For more on reposting and the etiquette of attribution, read here.
#2. Commissions are not requests
Commissions are when you order a custom designed product from a person (in this context, it would be a piece of art from an artist), whereas requests are simply favours or suggestions. The main difference is obvious. When you commission an artist and they accept, they are obligated to create something according to your specifications, because you are paying them. The same obligation doesn’t exist for requests because no money is involved, and yet, there are still those who believe they are entitled to it.
A random guy tried to get a free drawing because they're friends with friend of mine, and then said this… Please, don't do this >w<;; pic.twitter.com/xOg5rQ8D7N
— Zaaru ? (@ZaaruChan) March 31, 2017
The tweet above is an example shared by the Twitter account @forexposure_txt. If you go through the rest of their account, it’s clear how frequently this occurs and how frustrating it can get over time. What should be clearer is that artists are just another type of service provider. They are all selling something that you cannot provide for yourself. Think about it: you wouldn’t walk out on a hairdresser or a plumber without paying, so why would you do that here?
#3. Copying is stealing
Is a person copying? Or is a person “taking inspiration” from an existing piece of art? These two questions get thrown about frequently when debating this rule, and the way things resolve usually comes down to the similarity between the two pieces of work.

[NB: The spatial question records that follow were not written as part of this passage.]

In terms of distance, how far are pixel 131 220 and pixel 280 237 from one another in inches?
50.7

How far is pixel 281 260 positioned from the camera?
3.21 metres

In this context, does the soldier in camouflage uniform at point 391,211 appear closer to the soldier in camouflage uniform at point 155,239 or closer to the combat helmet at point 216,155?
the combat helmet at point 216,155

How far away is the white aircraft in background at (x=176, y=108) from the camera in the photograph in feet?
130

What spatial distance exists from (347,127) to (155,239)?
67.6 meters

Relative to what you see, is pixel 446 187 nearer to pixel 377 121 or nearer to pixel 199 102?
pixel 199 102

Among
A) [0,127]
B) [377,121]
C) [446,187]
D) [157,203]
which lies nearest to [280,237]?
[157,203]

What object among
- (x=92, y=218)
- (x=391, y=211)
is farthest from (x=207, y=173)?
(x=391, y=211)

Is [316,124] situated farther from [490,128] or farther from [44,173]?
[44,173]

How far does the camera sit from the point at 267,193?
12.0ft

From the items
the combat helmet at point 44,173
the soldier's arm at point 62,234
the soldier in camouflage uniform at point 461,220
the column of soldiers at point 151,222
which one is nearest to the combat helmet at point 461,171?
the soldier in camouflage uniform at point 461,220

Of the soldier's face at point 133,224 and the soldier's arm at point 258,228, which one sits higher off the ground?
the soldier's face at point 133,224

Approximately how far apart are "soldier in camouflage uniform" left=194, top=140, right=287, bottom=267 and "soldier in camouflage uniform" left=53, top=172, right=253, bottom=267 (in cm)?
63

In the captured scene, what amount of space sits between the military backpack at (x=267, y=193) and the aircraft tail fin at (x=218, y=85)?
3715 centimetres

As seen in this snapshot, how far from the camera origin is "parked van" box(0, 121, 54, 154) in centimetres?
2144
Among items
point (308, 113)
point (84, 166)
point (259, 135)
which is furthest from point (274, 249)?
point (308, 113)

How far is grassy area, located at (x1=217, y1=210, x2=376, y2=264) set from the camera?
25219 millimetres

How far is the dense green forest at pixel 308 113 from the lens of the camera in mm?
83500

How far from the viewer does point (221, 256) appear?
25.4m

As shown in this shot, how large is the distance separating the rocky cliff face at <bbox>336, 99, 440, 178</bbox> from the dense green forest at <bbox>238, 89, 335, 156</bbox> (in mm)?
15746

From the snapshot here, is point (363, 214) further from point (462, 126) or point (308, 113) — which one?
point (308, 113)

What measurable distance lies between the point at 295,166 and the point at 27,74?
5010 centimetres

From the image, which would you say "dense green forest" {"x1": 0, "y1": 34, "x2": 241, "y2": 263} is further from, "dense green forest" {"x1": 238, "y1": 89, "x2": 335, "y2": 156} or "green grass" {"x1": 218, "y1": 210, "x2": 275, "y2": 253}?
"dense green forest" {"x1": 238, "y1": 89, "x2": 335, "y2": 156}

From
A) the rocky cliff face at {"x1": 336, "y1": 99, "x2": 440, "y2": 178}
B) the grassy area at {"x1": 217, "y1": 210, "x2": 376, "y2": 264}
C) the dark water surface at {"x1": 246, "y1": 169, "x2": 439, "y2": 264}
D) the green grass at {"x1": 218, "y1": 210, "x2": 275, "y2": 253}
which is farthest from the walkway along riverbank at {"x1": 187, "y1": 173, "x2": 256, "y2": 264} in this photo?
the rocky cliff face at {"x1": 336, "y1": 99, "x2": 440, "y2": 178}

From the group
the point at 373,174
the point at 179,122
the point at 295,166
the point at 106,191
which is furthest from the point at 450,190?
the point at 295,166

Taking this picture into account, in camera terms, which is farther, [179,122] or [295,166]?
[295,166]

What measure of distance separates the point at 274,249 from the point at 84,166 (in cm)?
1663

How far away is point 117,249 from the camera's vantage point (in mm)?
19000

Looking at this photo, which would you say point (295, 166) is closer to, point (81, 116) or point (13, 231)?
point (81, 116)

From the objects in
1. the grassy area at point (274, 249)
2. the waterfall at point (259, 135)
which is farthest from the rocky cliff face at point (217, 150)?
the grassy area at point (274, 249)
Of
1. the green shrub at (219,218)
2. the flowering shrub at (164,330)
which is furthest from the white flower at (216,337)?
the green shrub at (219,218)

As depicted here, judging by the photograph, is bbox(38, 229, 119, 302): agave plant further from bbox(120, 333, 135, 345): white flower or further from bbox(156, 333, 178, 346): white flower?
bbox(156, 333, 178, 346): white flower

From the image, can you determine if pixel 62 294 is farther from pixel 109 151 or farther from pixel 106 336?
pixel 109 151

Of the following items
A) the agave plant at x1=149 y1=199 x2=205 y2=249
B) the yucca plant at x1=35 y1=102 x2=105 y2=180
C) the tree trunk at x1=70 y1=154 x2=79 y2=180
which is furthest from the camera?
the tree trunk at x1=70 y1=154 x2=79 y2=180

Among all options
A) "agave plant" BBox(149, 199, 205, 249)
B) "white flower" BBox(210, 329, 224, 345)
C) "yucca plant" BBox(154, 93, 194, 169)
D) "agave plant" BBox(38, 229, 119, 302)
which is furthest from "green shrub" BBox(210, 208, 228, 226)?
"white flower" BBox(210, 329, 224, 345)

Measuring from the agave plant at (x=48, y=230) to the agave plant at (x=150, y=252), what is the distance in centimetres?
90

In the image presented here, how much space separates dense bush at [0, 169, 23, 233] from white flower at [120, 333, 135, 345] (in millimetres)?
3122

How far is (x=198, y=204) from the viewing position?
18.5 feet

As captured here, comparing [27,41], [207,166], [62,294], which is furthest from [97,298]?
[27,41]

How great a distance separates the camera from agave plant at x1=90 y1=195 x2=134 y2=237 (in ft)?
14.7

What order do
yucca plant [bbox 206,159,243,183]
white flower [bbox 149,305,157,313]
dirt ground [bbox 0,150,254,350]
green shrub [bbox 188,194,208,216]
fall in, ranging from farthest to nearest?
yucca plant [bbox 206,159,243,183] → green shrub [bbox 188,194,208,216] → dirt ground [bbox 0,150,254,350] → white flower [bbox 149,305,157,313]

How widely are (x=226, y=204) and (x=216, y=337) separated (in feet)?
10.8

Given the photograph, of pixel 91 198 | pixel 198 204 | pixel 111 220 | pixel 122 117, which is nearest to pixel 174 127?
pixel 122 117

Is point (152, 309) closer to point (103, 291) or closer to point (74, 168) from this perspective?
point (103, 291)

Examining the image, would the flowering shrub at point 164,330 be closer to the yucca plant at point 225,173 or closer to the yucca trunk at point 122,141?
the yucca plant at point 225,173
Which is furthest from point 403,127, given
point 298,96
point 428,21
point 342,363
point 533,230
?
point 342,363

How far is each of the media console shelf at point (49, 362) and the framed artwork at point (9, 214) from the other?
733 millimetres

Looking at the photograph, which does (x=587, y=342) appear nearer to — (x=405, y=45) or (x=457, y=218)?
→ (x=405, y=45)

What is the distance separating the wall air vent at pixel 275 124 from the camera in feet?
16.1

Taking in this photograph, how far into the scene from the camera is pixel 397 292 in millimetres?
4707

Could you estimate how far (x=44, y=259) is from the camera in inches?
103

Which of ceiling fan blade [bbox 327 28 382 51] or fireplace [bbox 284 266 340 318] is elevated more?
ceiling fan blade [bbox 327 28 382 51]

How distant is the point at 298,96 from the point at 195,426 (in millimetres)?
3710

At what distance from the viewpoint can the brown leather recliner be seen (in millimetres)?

Something that has been copied tends to be very easy to spot, but unfortunately, this fact does not deter people from doing it anyway.
An example you might recognise is this scandal from last year, when Dentsu (a Malaysian ad agency) won a Kancil Award for a copied design.
— Tom Anders Watkins (@TomAnders_) December 29, 2015
More examples are riddled throughout peer-to-peer e-commerce websites such as Etsy and Society6, where it’s not uncommon for indie artists to find their original work being sold by a random third party for profit. However, the ones I find the hardest to believe are when major fashion brands like Urban Outfitters, Zara and Forever 21 get caught for doing the same thing.
If there’s any overarching theme to this article, it is: Give credit where credit is due. Having said that, however, I know it’s quite difficult to uphold some of these rules. Sometimes the proper channels aren’t available to you, sometimes you do it unknowingly, or just like everything else in the world, there is no such thing as an absolute rule. (How about that?)
But as a community… No, as human beings, I think we should always strive to improve ourselves, and more often than not, that begins with showing consideration and appreciation. Since we are in this community together, let’s try to show support when we can. Even if it’s just refusing to ‘like’ a reposted fan art, or crediting the source before you use an image, let’s all play our part.